» **Challenges**
a. For each statement about the retrospective on the unfinished novel Deepen, answer yes or no according to that text, and quote the words that decide it: (i) The draft was written in the third person. (ii) Fader's parents died in a freak accident. (iii) The novel was begun in 2009.
b. According to the retrospective on the unfinished novel Deepen, during what historical period is Isabel revealed to have lived?

» **Excerpted passage**
◇ ◇ ◇
The Novel That Never Was: A Retrospective
Want to hear about a story I had to put away for good?
Welcome back to The Cat’s Cradle. In today’s episode, we’ll be getting existential as we dive into the psyche of one Jillian Spiridon—
Oh, wait, that’s me!
But, seriously, I have a plan for today: namely, we’re going to talk about that sparkly phase of first love many writers experience.
We’re going to focus on first novel drafts.
In particular, let me introduce you to Deepen, my first novel draft that never took flight as I had once hoped it would.
What’s the story?
Written in the first-person, the draft followed a teenager named Fader Forsythe in a small town called Birch Arbor. Devastated by losing his parents in a freak accident, Fader finds himself grappling with very real manifestations of human emotions that take the forms of shadows and monsters. His secret legacy? He must protect the town from these threats—all the while battling his own effigies born from repressed grief.
But those aren’t the only threats out there: a couple, smooth-talking Antony and ice-queen Isabel, come into town one day and show an interest in the loneliest souls that make up the town. Later, Fader comes to the realization that these two people are here to coax out the darkest emotions from Birch Arbor’s populace. Why? Antony and Isabel suck the life force from unsuspecting individuals for the purpose of maintaining their immortality.
Are you still with me? Or did you clock out when you realized this novel idea was just riding on the coattails of supernatural YA novels of the time? (I started the novel in 2009.)
If you’re still lingering here, then I’ll carry on.
Why didn’t you finish it?
I’m sure no one’s raring to read a novel like Deepen these days—the Twilight era burned a lot of readers out, and I was one of them—but sometimes I think back and wonder, “What if?” Fader remains the character closest to my heart, despite my having met hundreds by now, and his visceral reactions to his own grief mirrored how I imagined I would have felt about the reality of losing my own parents.
But the novel as I wrote it lacked proper propulsion in its plot. The draft I wrote mainly focused on the bond Fader develops with Isabel—who’s revealed to have lived during the French Revolution, only to be brought into a cult made up of shadow-makers thriving off pain and despair. As I wrote the draft, it was the relationship between the two of them that made up the story’s heart for me. Here you had a boy running from his emotions and a girl embracing her darkest side to try and survive in a cruel world. What kind of force would they be when they met?
Such a dichotomy between the main character and someone who plays both love interest and nemesis is a great set-up—but I could not for the life of me figure out how to steer the story back to other people in the story (Antony, Fader’s cousin Elizabeta, and his best friend Garrett to name a few) because, really, they weren’t the draw for me as the writer. But would a reader have put up with such single-mindedness? I didn’t need to write a soap opera when a YA reader would have expected a supernatural romance with splashes of action and intrigue.
◇ ◇ ◇
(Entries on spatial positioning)

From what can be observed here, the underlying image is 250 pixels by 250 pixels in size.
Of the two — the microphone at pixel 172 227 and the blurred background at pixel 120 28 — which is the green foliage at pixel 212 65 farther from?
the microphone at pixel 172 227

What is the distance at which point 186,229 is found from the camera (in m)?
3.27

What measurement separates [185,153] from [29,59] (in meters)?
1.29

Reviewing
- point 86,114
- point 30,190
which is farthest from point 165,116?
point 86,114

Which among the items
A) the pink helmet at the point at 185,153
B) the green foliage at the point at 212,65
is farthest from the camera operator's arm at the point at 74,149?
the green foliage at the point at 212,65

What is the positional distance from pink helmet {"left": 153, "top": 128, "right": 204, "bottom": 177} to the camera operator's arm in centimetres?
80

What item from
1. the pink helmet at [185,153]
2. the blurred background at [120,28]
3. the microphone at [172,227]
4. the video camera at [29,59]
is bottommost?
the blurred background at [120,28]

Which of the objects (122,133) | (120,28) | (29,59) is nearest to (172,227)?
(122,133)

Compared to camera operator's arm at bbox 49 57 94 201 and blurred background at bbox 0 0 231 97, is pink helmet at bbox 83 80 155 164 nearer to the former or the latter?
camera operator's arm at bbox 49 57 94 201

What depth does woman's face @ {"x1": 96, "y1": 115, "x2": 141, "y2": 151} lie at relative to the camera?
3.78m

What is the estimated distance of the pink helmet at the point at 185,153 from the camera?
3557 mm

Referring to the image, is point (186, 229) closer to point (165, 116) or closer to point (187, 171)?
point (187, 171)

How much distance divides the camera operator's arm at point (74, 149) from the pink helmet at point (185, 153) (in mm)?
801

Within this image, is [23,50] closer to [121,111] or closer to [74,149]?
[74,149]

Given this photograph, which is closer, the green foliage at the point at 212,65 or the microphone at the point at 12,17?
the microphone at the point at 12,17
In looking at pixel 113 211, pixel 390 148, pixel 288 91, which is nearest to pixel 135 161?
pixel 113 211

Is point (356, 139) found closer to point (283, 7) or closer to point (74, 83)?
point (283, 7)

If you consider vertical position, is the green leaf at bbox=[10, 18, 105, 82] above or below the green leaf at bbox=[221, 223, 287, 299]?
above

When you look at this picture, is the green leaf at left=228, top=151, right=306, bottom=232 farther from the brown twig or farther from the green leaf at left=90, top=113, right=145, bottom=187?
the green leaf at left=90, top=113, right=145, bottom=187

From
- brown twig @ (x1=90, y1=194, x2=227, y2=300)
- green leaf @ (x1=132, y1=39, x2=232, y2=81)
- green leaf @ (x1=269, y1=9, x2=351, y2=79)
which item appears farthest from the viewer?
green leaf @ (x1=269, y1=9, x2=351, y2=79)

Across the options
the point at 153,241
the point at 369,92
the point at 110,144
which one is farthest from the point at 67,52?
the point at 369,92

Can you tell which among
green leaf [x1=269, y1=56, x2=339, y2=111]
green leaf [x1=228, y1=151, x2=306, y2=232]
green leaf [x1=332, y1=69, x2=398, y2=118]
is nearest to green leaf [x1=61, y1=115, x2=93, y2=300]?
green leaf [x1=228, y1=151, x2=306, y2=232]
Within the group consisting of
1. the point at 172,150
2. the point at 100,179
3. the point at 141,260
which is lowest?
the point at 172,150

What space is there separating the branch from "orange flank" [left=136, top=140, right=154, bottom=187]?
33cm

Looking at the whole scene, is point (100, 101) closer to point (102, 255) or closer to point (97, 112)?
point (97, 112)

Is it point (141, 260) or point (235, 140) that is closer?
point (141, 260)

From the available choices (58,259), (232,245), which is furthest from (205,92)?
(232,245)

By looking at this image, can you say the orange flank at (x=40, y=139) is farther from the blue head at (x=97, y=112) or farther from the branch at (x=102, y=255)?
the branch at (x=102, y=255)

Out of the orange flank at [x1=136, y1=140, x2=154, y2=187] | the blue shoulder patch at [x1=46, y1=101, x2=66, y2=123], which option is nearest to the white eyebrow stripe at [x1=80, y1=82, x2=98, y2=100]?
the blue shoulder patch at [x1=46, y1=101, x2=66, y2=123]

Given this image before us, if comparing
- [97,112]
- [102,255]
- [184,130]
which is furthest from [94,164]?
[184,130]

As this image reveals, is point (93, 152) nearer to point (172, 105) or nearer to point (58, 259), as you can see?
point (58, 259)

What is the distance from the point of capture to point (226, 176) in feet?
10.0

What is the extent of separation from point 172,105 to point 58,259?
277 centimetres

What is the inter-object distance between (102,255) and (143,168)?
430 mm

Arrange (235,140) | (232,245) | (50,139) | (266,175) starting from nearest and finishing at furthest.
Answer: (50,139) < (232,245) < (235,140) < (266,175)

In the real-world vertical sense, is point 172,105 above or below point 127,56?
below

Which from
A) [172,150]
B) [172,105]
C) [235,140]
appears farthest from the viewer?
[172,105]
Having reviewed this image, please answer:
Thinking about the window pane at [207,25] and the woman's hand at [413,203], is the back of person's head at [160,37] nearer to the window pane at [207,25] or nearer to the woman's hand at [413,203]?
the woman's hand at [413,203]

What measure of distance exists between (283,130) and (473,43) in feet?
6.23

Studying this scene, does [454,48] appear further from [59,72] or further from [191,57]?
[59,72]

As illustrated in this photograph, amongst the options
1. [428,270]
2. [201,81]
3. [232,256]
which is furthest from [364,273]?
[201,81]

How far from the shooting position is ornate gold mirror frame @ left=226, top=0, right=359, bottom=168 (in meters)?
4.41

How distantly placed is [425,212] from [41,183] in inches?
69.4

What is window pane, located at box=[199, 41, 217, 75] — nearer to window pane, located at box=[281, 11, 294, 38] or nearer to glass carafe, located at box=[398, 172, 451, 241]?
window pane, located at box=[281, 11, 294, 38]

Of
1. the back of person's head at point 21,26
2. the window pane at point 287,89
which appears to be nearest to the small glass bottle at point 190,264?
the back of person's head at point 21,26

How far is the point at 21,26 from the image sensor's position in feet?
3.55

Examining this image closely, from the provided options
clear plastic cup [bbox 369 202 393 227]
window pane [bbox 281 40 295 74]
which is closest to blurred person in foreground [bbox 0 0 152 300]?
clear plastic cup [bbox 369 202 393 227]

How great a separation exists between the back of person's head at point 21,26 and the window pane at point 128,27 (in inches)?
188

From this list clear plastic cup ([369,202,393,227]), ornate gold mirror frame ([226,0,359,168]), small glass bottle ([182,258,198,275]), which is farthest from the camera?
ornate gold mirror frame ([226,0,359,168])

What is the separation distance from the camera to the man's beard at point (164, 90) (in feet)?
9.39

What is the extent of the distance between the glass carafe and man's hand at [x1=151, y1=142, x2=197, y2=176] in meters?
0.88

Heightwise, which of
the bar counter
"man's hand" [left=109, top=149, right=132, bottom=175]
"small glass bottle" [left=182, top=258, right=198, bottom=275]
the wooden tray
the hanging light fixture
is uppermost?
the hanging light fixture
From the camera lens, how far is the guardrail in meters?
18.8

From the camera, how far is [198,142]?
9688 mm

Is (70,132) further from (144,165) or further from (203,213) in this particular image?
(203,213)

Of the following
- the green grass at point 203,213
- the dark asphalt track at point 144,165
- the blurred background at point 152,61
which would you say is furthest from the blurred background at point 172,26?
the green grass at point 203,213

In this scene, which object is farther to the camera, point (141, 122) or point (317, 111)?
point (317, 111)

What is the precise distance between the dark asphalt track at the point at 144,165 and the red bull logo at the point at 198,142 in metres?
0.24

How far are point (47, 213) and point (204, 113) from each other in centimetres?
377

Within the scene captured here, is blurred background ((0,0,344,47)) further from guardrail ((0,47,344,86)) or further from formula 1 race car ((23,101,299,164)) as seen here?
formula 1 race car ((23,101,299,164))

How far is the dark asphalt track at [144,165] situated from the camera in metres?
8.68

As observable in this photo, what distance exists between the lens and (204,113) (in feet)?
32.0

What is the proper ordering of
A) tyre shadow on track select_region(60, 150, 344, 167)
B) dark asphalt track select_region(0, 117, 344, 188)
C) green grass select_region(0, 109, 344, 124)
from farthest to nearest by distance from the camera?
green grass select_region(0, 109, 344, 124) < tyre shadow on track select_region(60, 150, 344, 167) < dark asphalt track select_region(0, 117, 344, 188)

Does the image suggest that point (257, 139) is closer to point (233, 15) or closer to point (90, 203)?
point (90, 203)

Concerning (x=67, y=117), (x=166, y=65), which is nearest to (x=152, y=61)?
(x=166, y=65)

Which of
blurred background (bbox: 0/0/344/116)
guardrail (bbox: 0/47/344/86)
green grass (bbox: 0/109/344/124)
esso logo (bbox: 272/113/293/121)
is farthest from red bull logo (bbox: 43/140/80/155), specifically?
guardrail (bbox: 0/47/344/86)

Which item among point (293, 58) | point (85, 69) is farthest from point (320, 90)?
◇ ◇ ◇
» **Task-by-task outputs**
a.
(i) No: "Written in the first-person"
(ii) Yes: "Devastated by losing his parents in a freak accident"
(iii) Yes: "I started the novel in 2009."

b. The French Revolution.